L’exposition Forsythia, Lilac and Geranium par Rafaella della Olga, Camila Oliveira Fairclough et Elsa Werth au Cabinet du livre d’artiste est prolongée jusqu’au 22 avril. Des visites individuelles sont possibles.
Depuis près d’un an, le Cabinet du livre d’artiste est obligé de reporter ou annuler ses expositions, comme tous les lieux culturels du pays. Malgré cela, le lieu a décidé d’exposer sans public et propose une exposition « fantôme » ; il suffit d’appeler et de prendre rendez-vous pour avoir accès à une visite du lieu. On peut également voir l’exposition en ligne, sur le site internet. Exposant des artistes la plupart du temps encore vivants, avec la particularité d’exposer des multiples, les accrochages sous les vitrines préservent et mettent en valeur des supports type affiches ou livres d’artistes variant du format de poche au format oversize. Il s’agit également d’un lieu où l’on peut emprunter des livres d’artistes, et pourquoi pas s’y installer pour en lire quelques-uns.
L’exposition du moment a été repoussée trois fois. Ce qui génère trois versions de flyers d’invitation. Aurélie Noury, qui est responsable du lieu, propose de percevoir dans Forsythia, Lilac and Geranium une exposition… que l’on ne peut plus voir, un peu comme les livres que l’on n’a pas lus de Pierre Bayard, dans une version non-évènementielle.
Il faut savoir que ces trois artistes rendent hommage à la poésie concrète de la poétesse américaine Mary Ellen Solt (1920-2007), et spécialement à un recueil de 1966 intitulé Flowers in Concrete. Mary Ellen Solt avait la particularité d’écrire des poèmes en forme de fleurs (la forme et le contenu du poème sont littéralement liés dans la poésie concrète.). Ainsi, « Forsythia », « Lilac » et « Geranium » sont originaire de cette poésie en forme de fleur, et sont reprises comme des alias (ou comme des pseudonymes) par Rafaella della Olga, Camila Oliveira Fairclough et Elsa Werth. C’est d’ailleurs ces noms de fleurs latines sur un mur visible de l’intérieur du bâtiment Ereve que l’on peut voir inscrits au feutre noir par les artistes le jour du vernissage, sans personne. Et on retrouve le nom de ces fleurs en forme de rond sur la couverture de la dernière parution du journal Sans niveau ni mètre (le n° 56), qui est d’ailleurs un support qui aide à comprendre rapidement les différentes méthodes de travail des trois plasticiennes exposées au Cabinet du livre d’artiste.

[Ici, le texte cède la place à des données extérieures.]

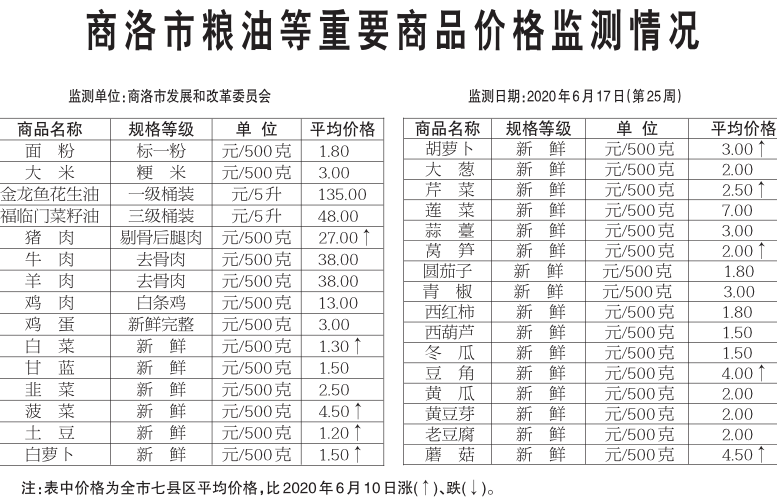 商洛市粮油等重要商品价格监测情况

监测单位：商洛市发展和改革委员会

监测日期：2020年6月17日（第25周）

| 商品名称 | 规格等级 | 单 位 | 平均价格 |
|---|---|---|---|
| 面 粉 | 标一粉 | 元/500克 | 1.80 |
| 大 米 | 粳 米 | 元/500克 | 3.00 |
| 金龙鱼花生油 | 一级桶装 | 元/5升 | 135.00 |
| 福临门菜籽油 | 三级桶装 | 元/5升 | 48.00 |
| 猪 肉 | 剔骨后腿肉 | 元/500克 | 27.00↑ |
| 牛 肉 | 去骨肉 | 元/500克 | 38.00 |
| 羊 肉 | 去骨肉 | 元/500克 | 38.00 |
| 鸡 肉 | 白条鸡 | 元/500克 | 13.00 |
| 鸡 蛋 | 新鲜完整 | 元/500克 | 3.00 |
| 白 菜 | 新 鲜 | 元/500克 | 1.30↑ |
| 甘 蓝 | 新 鲜 | 元/500克 | 1.50 |
| 韭 菜 | 新 鲜 | 元/500克 | 2.50 |
| 菠 菜 | 新 鲜 | 元/500克 | 4.50↑ |
| 土 豆 | 新 鲜 | 元/500克 | 1.20↑ |
| 白萝卜 | 新 鲜 | 元/500克 | 1.50↑ |

| 商品名称 | 规格等级 | 单 位 | 平均价格 |
|---|---|---|---|
| 胡萝卜 | 新 鲜 | 元/500克 | 3.00↑ |
| 大 葱 | 新 鲜 | 元/500克 | 2.00 |
| 芹 菜 | 新 鲜 | 元/500克 | 2.50↑ |
| 莲 菜 | 新 鲜 | 元/500克 | 7.00 |
| 蒜 薹 | 新 鲜 | 元/500克 | 3.00 |
| 莴 笋 | 新 鲜 | 元/500克 | 2.00↑ |
| 圆茄子 | 新 鲜 | 元/500克 | 1.80 |
| 青 椒 | 新 鲜 | 元/500克 | 3.00 |
| 西红柿 | 新 鲜 | 元/500克 | 1.80 |
| 西葫芦 | 新 鲜 | 元/500克 | 1.50 |
| 冬 瓜 | 新 鲜 | 元/500克 | 1.50 |
| 豆 角 | 新 鲜 | 元/500克 | 4.00↑ |
| 黄 瓜 | 新 鲜 | 元/500克 | 2.00 |
| 黄豆芽 | 新 鲜 | 元/500克 | 2.00 |
| 老豆腐 | 新 鲜 | 元/500克 | 2.00 |
| 蘑 菇 | 新 鲜 | 元/500克 | 4.50↑ |

注：表中价格为全市七县区平均价格，比2020年6月10日涨(↑)、跌(↓)。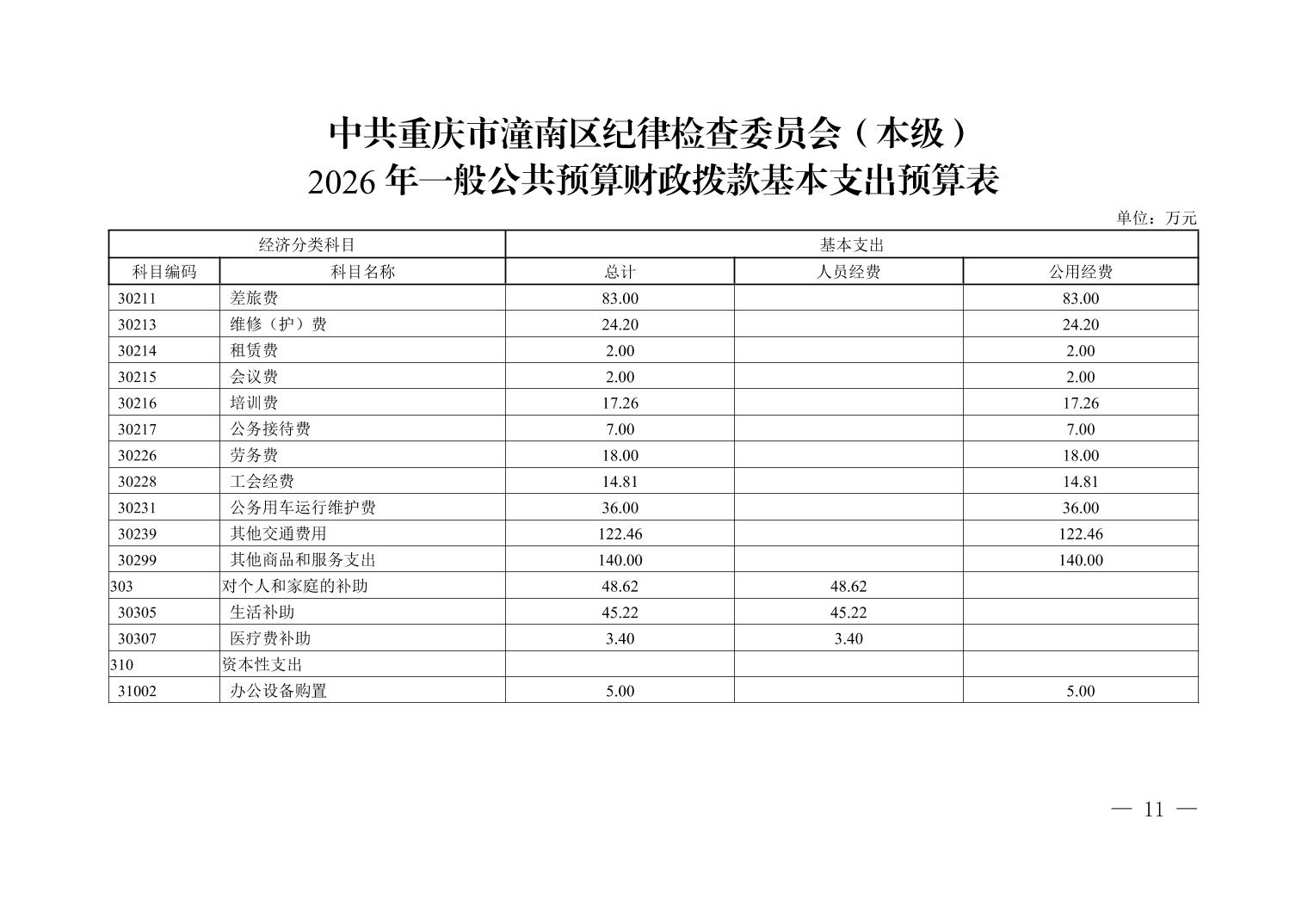 中共重庆市潼南区纪律检查委员会（本级）
2026 年一般公共预算财政拨款基本支出预算表

单位：万元

| 经济分类科目 | | 基本支出 | | |
|---|---|---|---|---|
| 科目编码 | 科目名称 | 总计 | 人员经费 | 公用经费 |
| 30211 | 差旅费 | 83.00 | | 83.00 |
| 30213 | 维修（护）费 | 24.20 | | 24.20 |
| 30214 | 租赁费 | 2.00 | | 2.00 |
| 30215 | 会议费 | 2.00 | | 2.00 |
| 30216 | 培训费 | 17.26 | | 17.26 |
| 30217 | 公务接待费 | 7.00 | | 7.00 |
| 30226 | 劳务费 | 18.00 | | 18.00 |
| 30228 | 工会经费 | 14.81 | | 14.81 |
| 30231 | 公务用车运行维护费 | 36.00 | | 36.00 |
| 30239 | 其他交通费用 | 122.46 | | 122.46 |
| 30299 | 其他商品和服务支出 | 140.00 | | 140.00 |
| 303 | 对个人和家庭的补助 | 48.62 | 48.62 | |
| 30305 | 生活补助 | 45.22 | 45.22 | |
| 30307 | 医疗费补助 | 3.40 | 3.40 | |
| 310 | 资本性支出 | | | |
| 31002 | 办公设备购置 | 5.00 | | 5.00 |

— 11 —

Rafaella della Olga est née en 1967 en Italie. Elle détourne le domaine bureaucratique en composant avec des machines à écrire et utilise par exemple du papier carbone et d’autres papiers rappelant le champ lexical des outils du monde du travail du bureau. En parallèle, elle se sert de vraies feuilles d’arbres où les nervures font écho au boulot. Son travail d’inscription se caractérise par un travail unique, celui de l’artisanat.
Camila Oliviera Fairclough est née en 1979 au Brésil. Les couleurs sont empruntées au domaine bureaucratique, les contenus textuels se rattachent aux listes et procédures de compilations. Ces œuvres sur des supports papier sont récoltées à partir de notre consommation quotidienne et du milieu commercial. Camila Oliviera Fairclough offre une poésie minimaliste que l’on peut retrouver dans son livre A Picture, et dans lequel on y lit un mot par page. La dimension zen et de détente se retrouve également dans les deux versions Inspirer et Expirer.
Pour finir, Elsa Werth est née en 1985 en France. Les formes du secteur bureaucratique sont détournées par des objets utilitaristes (enveloppes, tampons) et organisationnels (la règle, les calendriers et formulaires). Ainsi la logique de distribution dans Un jour le monde reprend le fameux journal Le Monde et permet par exemple d’observer un travail post-conceptuel du langage. Autre exemple, une règle de 30 cm dans laquelle est inscrite une longue opération d’addition, de soustraction, de multiplication et de division qui font la somme de 30.
Cette exposition en temps de covid est l’occasion d’expérimenter la disparition naturelle de l’auctorialité des artistes et de diffuser des para-textes liés à l’exposition afin de créer d’ici peu une prolongation de l’exposition sous une forme de publication d’artistes, rappelant le fil conducteur de cette exposition : celui de la collaboration.